* **PROBLEM DESCRIPTION**
Among these records, which lines include "source"? Copy them out.

(Excerpts from a dataset)
============

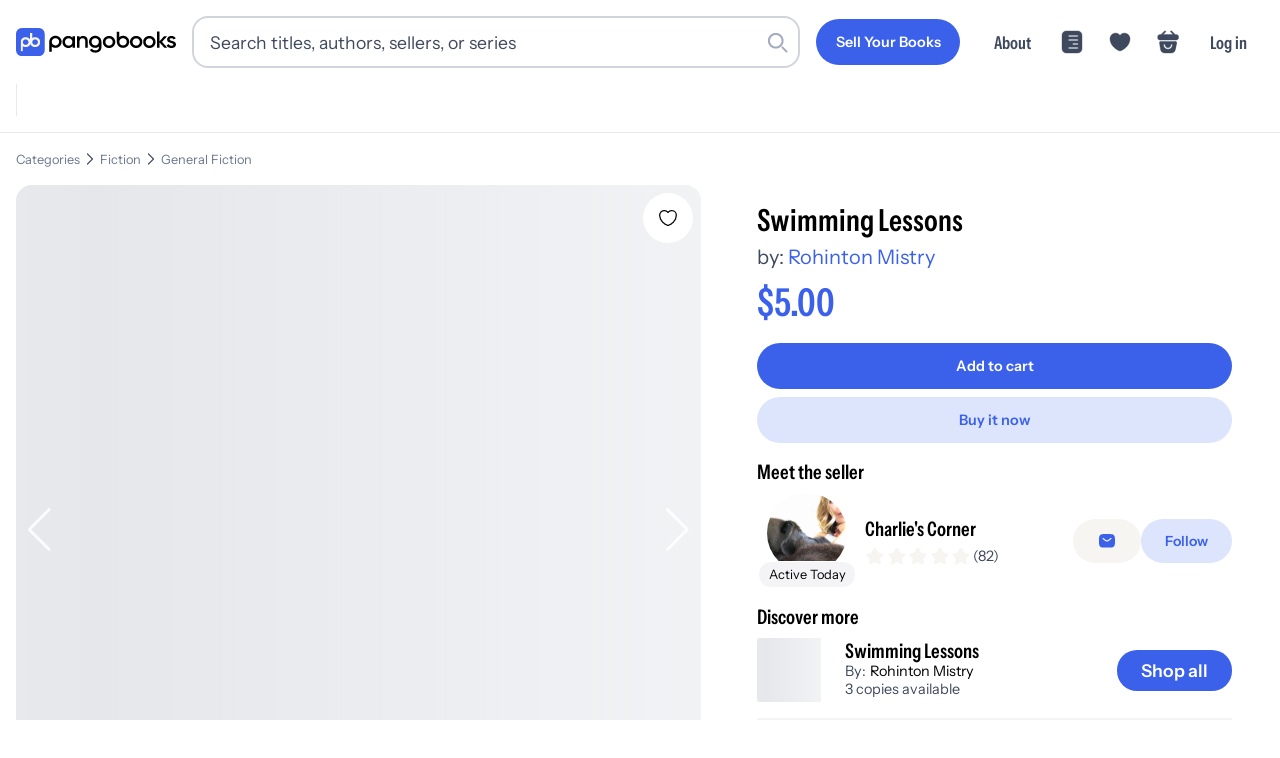

--- FILE ---
content_type: application/javascript; charset=utf-8
request_url: https://pangobooks.com/_next/static/chunks/4e3dd715977f5b2f.js
body_size: 305
content:
(globalThis.TURBOPACK||(globalThis.TURBOPACK=[])).push(["object"==typeof document?document.currentScript:void 0,931823,e=>{"use strict";var r=e.i(843476),o=e.i(271645);function n({error:e,reset:n}){return(0,o.useEffect)(()=>{console.error("[Global Error]",e)},[e]),(0,r.jsx)("html",{lang:"en",children:(0,r.jsx)("body",{children:(0,r.jsxs)("div",{style:{display:"flex",flexDirection:"column",alignItems:"center",justifyContent:"center",minHeight:"100vh",padding:"2rem",fontFamily:'-apple-system, BlinkMacSystemFont, "Segoe UI", Roboto, sans-serif'},children:[(0,r.jsx)("h1",{style:{fontSize:"1.5rem",fontWeight:"bold",color:"#1a1a1a",marginBottom:"1rem"},children:"Something went wrong"}),(0,r.jsx)("p",{style:{color:"#666",marginBottom:"2rem",textAlign:"center",maxWidth:"400px"},children:"We encountered an unexpected error. Please try again or return to the homepage."}),(0,r.jsxs)("div",{style:{display:"flex",gap:"1rem"},children:[(0,r.jsx)("button",{onClick:()=>n(),style:{padding:"0.75rem 1.5rem",backgroundColor:"#f3f4f6",color:"#1a1a1a",border:"none",borderRadius:"0.5rem",cursor:"pointer",fontSize:"1rem"},children:"Try again"}),(0,r.jsx)("a",{href:"/",style:{padding:"0.75rem 1.5rem",backgroundColor:"#1a1a1a",color:"white",textDecoration:"none",borderRadius:"0.5rem",fontSize:"1rem"},children:"Go home"})]})]})})})}e.s(["default",()=>n])}]);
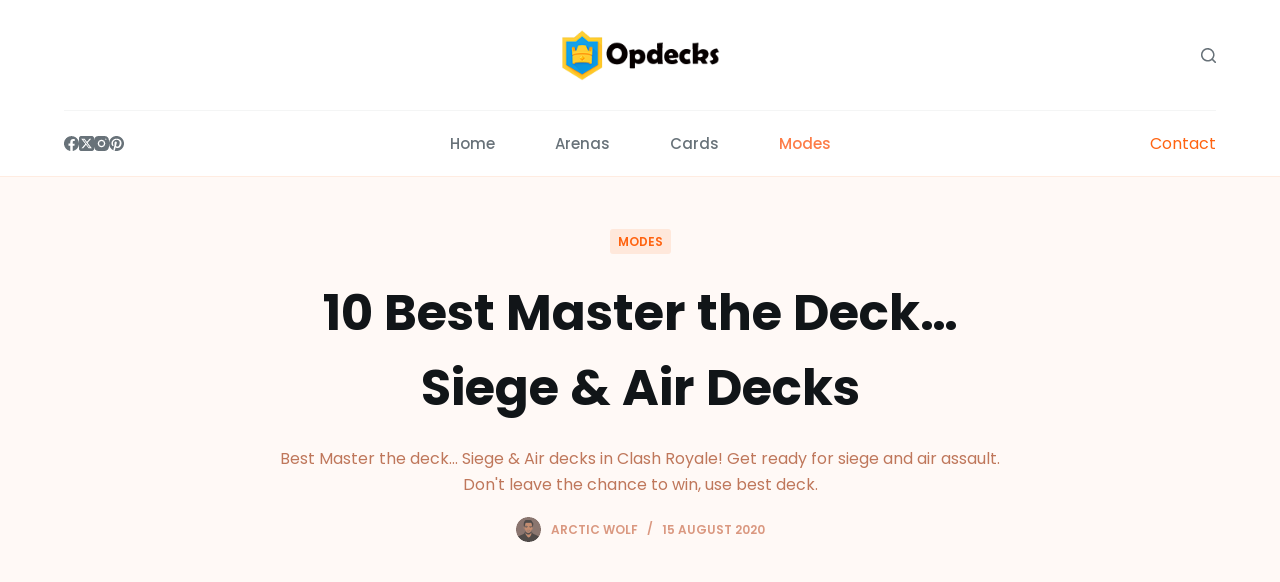

--- FILE ---
content_type: text/html; charset=utf-8
request_url: https://www.google.com/recaptcha/api2/aframe
body_size: 268
content:
<!DOCTYPE HTML><html><head><meta http-equiv="content-type" content="text/html; charset=UTF-8"></head><body><script nonce="FJzKFfhBpEsc-3850wVTUw">/** Anti-fraud and anti-abuse applications only. See google.com/recaptcha */ try{var clients={'sodar':'https://pagead2.googlesyndication.com/pagead/sodar?'};window.addEventListener("message",function(a){try{if(a.source===window.parent){var b=JSON.parse(a.data);var c=clients[b['id']];if(c){var d=document.createElement('img');d.src=c+b['params']+'&rc='+(localStorage.getItem("rc::a")?sessionStorage.getItem("rc::b"):"");window.document.body.appendChild(d);sessionStorage.setItem("rc::e",parseInt(sessionStorage.getItem("rc::e")||0)+1);localStorage.setItem("rc::h",'1768755937481');}}}catch(b){}});window.parent.postMessage("_grecaptcha_ready", "*");}catch(b){}</script></body></html>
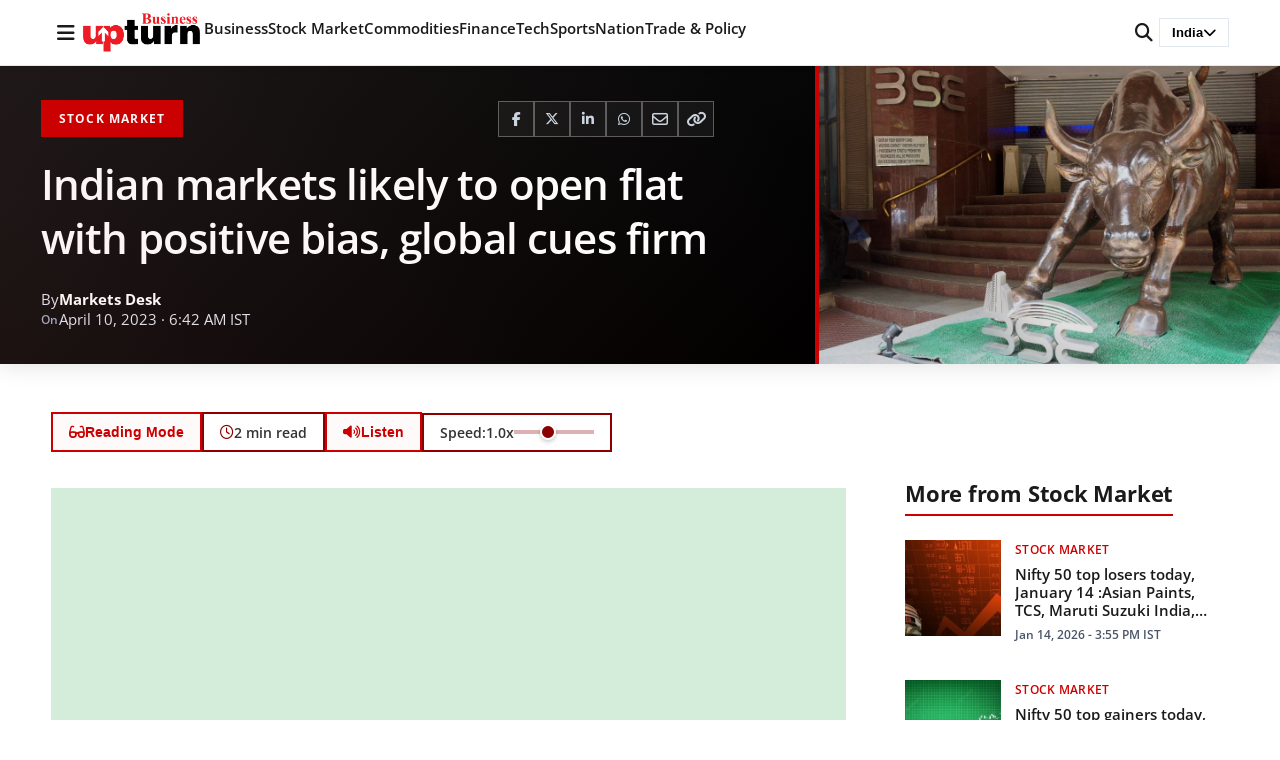

--- FILE ---
content_type: text/html; charset=utf-8
request_url: https://www.google.com/recaptcha/api2/aframe
body_size: 267
content:
<!DOCTYPE HTML><html><head><meta http-equiv="content-type" content="text/html; charset=UTF-8"></head><body><script nonce="hJNWjtAWRWSak0JN1LEoeg">/** Anti-fraud and anti-abuse applications only. See google.com/recaptcha */ try{var clients={'sodar':'https://pagead2.googlesyndication.com/pagead/sodar?'};window.addEventListener("message",function(a){try{if(a.source===window.parent){var b=JSON.parse(a.data);var c=clients[b['id']];if(c){var d=document.createElement('img');d.src=c+b['params']+'&rc='+(localStorage.getItem("rc::a")?sessionStorage.getItem("rc::b"):"");window.document.body.appendChild(d);sessionStorage.setItem("rc::e",parseInt(sessionStorage.getItem("rc::e")||0)+1);localStorage.setItem("rc::h",'1768948420857');}}}catch(b){}});window.parent.postMessage("_grecaptcha_ready", "*");}catch(b){}</script></body></html>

============

* **EXERCISE RESPONSE**
<!DOCTYPE HTML><html><head><meta http-equiv="content-type" content="text/html; charset=UTF-8"></head><body><script nonce="FJzKFfhBpEsc-3850wVTUw">/** Anti-fraud and anti-abuse applications only. See google.com/recaptcha */ try{var clients={'sodar':'https://pagead2.googlesyndication.com/pagead/sodar?'};window.addEventListener("message",function(a){try{if(a.source===window.parent){var b=JSON.parse(a.data);var c=clients[b['id']];if(c){var d=document.createElement('img');d.src=c+b['params']+'&rc='+(localStorage.getItem("rc::a")?sessionStorage.getItem("rc::b"):"");window.document.body.appendChild(d);sessionStorage.setItem("rc::e",parseInt(sessionStorage.getItem("rc::e")||0)+1);localStorage.setItem("rc::h",'1768755937481');}}}catch(b){}});window.parent.postMessage("_grecaptcha_ready", "*");}catch(b){}</script></body></html>
<!DOCTYPE HTML><html><head><meta http-equiv="content-type" content="text/html; charset=UTF-8"></head><body><script nonce="hJNWjtAWRWSak0JN1LEoeg">/** Anti-fraud and anti-abuse applications only. See google.com/recaptcha */ try{var clients={'sodar':'https://pagead2.googlesyndication.com/pagead/sodar?'};window.addEventListener("message",function(a){try{if(a.source===window.parent){var b=JSON.parse(a.data);var c=clients[b['id']];if(c){var d=document.createElement('img');d.src=c+b['params']+'&rc='+(localStorage.getItem("rc::a")?sessionStorage.getItem("rc::b"):"");window.document.body.appendChild(d);sessionStorage.setItem("rc::e",parseInt(sessionStorage.getItem("rc::e")||0)+1);localStorage.setItem("rc::h",'1768948420857');}}}catch(b){}});window.parent.postMessage("_grecaptcha_ready", "*");}catch(b){}</script></body></html>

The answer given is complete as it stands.